# Using existing Fuel Guage



## madderscience (Jun 28, 2008)

I believe several of the modern BMS (battery management system) offerings output an analog, 0-5V SOC signal, with 5v == full and 0v == empty. Many newer (but not too new) cars' fuel gauge is actually a 0-5v volt meter, so it can be driven directly from that signal. Elithion's BMS I know does this for sure (it is the one I have). Pretty sure the orion does it too. I think there are add-on modules to the basic manzanita BMS that will do it as well.

If your car is new enough that everything is CANbus, including fuel gauge, and the actual gauge is digital, then you would need to have something that spits out the CAN signal to emulate the fuel level sender, or if you can get at the sender itself and figure out how to hack it to replace its mechanical float arm variable resistor with the BMS voltage input signal that might work. I don't know off the top of my head if any BMSes output CANbus signals in for fuel level designed to replace those coming from a sender unit but it is worth asking around.

If your car is old enough its gas gauge will probably be an analog volt meter using a 0-12V signal. In that case you would need to make an adapter circuit (probably using an op amp or similar) to scale the 0-5V from the BMS to 0-12V. Such a circuit isn't too hard to do: the correct op amp and two resistors with a 12:5 overall ratio will do it.

BH


----------



## rtz (Jul 3, 2013)

2 or 3 options to drive the stock dash gauges presented in the Jan 30 episode: http://evtv.me/


----------



## rtz (Jul 3, 2013)

RX8 with all the gauges/lights working:

http://forums.evtv.me/post/instrument-cluster-6780278?pid=1281740292#post1281740292


----------



## skeeterb (Feb 6, 2009)

The RX-7 I'm wanting to convert will be a mid to late 80s model. I have no idea if it will be a normal electrical or be CAN Bus type gauge. How can you tell if it is a CAN bus type or one that can understand regular electrical signals?


----------



## frodus (Apr 12, 2008)

What about this:
http://www.evworks.com.au/zeva-fuel-gauge-driver-plus-soc-plus-tacho-ammeter

Hook up volts and run the power cable through it and it'll drive a gauge.


----------



## mizlplix (May 1, 2011)

I have NEVER gotten mine to work in 2 1/2 years.

I know of two other people who have also had probs. either in not working or not accurately.

To calibrate it you must run your pack down to 3.10 volts/cell (Then tow the car home where your charger is) then set it for empty. Sometime during charging it will go to full and any pack charged after that is above full.

The actual fuel gauge movement is fast and to me not enough warning of emminent fuep depletion.

"............The FGD+ uses multi-turn pots to allow precise adjustment of three parameters:








The position of the needle when the pack is Full







The expected battery capacity (i.e rate and direction of amp-hour counting)







The state of charge level where the low battery warning LED comes on".........

Mine is an early model and NOT adjustable for battery hours or anything else.

I cannot recommend this to anyone. I hate wasting money.


Others exp may vary. (And Yes, I have gotten lots of help trying to fix it)

Miz


----------



## sirwattsalot (Aug 27, 2012)

skeeterb said:


> I am wanting to convert a Mazda RX-7 and want to use the existing fuel gauge for the SOC of the battery pack. What do I need to get to measure the SOC and can output something the fuel gauge can use to show how the battery pack stands?

____

# [Problems to solve]
a) Answer these about the fuel gauge thread:
(i) What signal range does the gas gauge of an old enough car probably use, according to madderscience?
(ii) To calibrate the gauge driver, down to how many volts per cell must the pack be run, according to mizlplix?
(iii) What model year range does skeeterb give for the RX-7 to be converted?
b) Please print part of the fuel gauge thread word for word. Begin at the words "# Using existing" and stop after the words "it as well.".

# [Material shown]
____

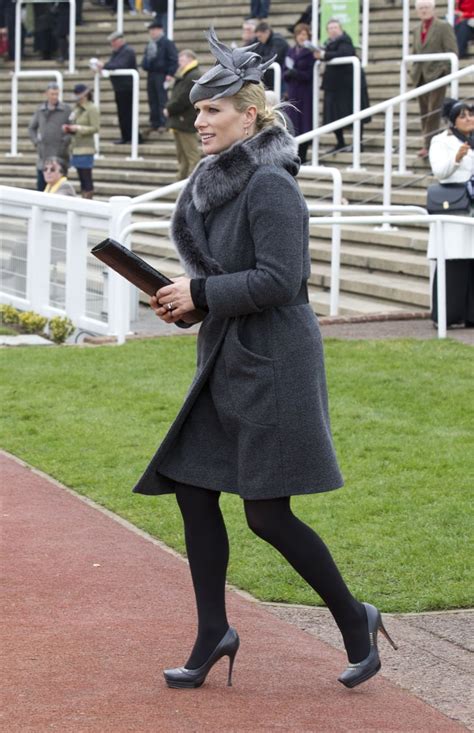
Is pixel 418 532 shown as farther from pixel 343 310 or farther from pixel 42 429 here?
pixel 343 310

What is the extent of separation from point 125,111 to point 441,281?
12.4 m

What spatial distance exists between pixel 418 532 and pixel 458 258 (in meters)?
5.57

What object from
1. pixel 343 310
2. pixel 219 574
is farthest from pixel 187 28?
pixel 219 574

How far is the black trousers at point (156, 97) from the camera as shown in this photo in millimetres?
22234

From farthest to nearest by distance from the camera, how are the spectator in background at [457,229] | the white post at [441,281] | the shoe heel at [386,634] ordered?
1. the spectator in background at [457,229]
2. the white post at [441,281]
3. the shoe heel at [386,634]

____

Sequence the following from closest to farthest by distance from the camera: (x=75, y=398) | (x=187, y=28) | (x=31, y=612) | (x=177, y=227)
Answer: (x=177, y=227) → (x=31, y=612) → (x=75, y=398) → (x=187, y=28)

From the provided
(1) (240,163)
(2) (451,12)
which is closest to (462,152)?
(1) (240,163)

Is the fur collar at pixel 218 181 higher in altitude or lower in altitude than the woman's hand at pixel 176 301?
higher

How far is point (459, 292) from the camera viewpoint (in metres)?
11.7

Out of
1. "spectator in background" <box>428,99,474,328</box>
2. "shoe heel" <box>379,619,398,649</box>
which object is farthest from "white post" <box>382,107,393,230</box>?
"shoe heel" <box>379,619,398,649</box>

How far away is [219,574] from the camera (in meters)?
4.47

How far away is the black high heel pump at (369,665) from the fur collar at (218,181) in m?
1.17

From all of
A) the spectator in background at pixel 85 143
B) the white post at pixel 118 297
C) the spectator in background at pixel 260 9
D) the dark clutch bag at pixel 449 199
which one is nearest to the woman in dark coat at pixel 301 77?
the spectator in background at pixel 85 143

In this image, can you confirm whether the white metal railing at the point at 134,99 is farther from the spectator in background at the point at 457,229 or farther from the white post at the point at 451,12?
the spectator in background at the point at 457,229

____

# [Answers to each task]
a)
(i) 0-12V
(ii) 3.10 volts/cell
(iii) Mid to late 80s

b)
# Using existing Fuel Guage



## madderscience (Jun 28, 2008)

I believe several of the modern BMS (battery management system) offerings output an analog, 0-5V SOC signal, with 5v == full and 0v == empty. Many newer (but not too new) cars' fuel gauge is actually a 0-5v volt meter, so it can be driven directly from that signal. Elithion's BMS I know does this for sure (it is the one I have). Pretty sure the orion does it too. I think there are add-on modules to the basic manzanita BMS that will do it as well.